Lucky Lavin
Well-known member
The typical condescending Palace fan likes to throw the Kent accusation at us because although part of our support has been part of the working class white flight further out into South East London and into Kent deep down it really only serves to highlight their own inadequacies about the bland suburban nothingness of their own club.
A club that has changed colours, badges and nicknames many times over the years to mimic other successful continental clubs in the hope it will give them some kind of identity. It’s why the Holmesdale fanatics are lauded by their support when everyone else in the country is in fits of laughter at their cringeworthy antics. And it’s why Crystal Palace as a club cling tragically to the ‘South London’ banner in the desperate hope that they will be accepted as edgy and relevant. They constantly have to tell everyone who will listen that they are from South London, a bit like the hipsters who carry bags saying ‘Shoreditch’ or T-shirts emblazoned with ‘Brixton’ in a vain attempt to convince not only everyone else but also themselves that they are something they are not, and that is exactly what Palace are.
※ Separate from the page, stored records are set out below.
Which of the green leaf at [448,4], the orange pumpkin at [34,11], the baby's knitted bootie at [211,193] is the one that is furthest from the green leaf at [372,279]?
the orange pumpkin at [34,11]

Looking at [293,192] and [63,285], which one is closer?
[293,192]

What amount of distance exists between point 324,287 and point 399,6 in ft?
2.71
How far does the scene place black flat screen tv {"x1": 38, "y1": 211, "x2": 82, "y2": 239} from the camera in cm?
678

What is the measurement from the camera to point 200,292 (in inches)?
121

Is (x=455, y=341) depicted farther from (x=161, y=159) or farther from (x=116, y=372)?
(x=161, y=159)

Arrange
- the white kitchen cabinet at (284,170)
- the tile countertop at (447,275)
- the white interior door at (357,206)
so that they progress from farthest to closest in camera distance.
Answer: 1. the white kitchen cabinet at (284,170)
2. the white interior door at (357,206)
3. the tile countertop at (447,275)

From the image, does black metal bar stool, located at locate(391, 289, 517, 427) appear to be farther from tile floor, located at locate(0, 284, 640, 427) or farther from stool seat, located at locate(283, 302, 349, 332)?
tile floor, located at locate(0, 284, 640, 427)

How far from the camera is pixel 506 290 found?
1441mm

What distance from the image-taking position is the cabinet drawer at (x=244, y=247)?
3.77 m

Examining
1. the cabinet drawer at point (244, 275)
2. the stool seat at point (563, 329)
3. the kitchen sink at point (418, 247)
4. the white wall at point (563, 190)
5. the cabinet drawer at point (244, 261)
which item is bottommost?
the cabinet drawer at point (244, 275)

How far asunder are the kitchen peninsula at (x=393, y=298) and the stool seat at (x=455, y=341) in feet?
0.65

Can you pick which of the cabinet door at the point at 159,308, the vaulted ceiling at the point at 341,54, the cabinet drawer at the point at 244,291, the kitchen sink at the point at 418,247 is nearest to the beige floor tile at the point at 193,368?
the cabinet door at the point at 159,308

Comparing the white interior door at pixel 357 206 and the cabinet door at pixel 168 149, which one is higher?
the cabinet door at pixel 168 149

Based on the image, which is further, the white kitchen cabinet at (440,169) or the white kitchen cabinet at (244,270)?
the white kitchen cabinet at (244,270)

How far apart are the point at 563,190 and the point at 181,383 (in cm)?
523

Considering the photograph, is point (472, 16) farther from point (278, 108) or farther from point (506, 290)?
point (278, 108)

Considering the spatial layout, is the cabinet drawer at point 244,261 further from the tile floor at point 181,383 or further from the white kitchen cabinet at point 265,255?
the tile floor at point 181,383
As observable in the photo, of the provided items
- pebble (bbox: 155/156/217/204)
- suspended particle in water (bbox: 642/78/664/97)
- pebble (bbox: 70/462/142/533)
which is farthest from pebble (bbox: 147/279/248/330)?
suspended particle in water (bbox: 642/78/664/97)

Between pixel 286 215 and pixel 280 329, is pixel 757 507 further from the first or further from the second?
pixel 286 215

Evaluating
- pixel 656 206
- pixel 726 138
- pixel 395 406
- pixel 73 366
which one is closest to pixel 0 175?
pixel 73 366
We know what we are, a small underachieving football club, but we have a character and a rich working class lineage that can be traced right back to the very beating heart of the London docklands. That is why we don’t need to endlessly fib about where we are from and what we are about, nor do we need choreographed singing sections or ridiculous banners or silly smoke displays. We are Millwall with a proud history of working class culture and Crystal Palace however much they try and fake it can never match that.
You left out their ridiculous and desperate claim to be considered the oldest football club in the league.
The only thing I will say about Crystal Palace is that they were very much ahead of their time... a soulless club, playing in a bland stadium in suburbia, with a carefully manufactured brand and supported by middle-class office types since their foundation. That’s now a template embraced by many other clubs. Palace are very much a club that ‘belongs’ in the Premier League.